Create session and define hypotheses:

session = PRISMSession("osteoarthritis_treatment_2025")

# Add each candidate hypothesis
h1 = session.add_hypothesis(
    "h1_weight_loss",
    "Weight loss reduces knee OA pain",
    Domain.MEDICAL,
    "replication"
)
# ... add more hypotheses

Extract evidence from search results:

# For each relevant study found:
h1.add_evidence(Evidence(
    id="messier_2013",
    content="18-month RCT: 10% weight loss reduced pain 50%",
    source="JAMA 2013;310(12):1263",
    study_design="rct",
    sample_size=454,
    supports=True,
    p_value=0.0001,
    effect_size=-0.48,
    effect_var=0.0144,
    authors=["Messier", "Mihalko"]
))

Run complete analysis:

session.analyze_all(set_n_compared=True)

Present results:

session.generate_report()
present_files([
    session.results_dir / "FINAL_REPORT.md",
    session.results_dir / "comparison.json"
])

Checkpointing and Resumability

Design Principle

"Build for one Claude, checkpoint for many"

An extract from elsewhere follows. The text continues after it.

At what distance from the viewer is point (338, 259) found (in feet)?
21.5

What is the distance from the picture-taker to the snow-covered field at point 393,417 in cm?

The system is designed to complete in ONE session but checkpoints after each hypothesis for safety.

Automatic Checkpointing

After analyzing each hypothesis, PRISM automatically:

Saves results to JSON
Updates state.json
Writes RESUME.md with instructions
Estimates tokens used

Resume Protocol

If analysis is interrupted:

from prism_session import PRISMSession

# Load existing project
session = PRISMSession("project_name")  # Automatically loads state

# Continue analysis
session.resume()  # Or session.analyze_all()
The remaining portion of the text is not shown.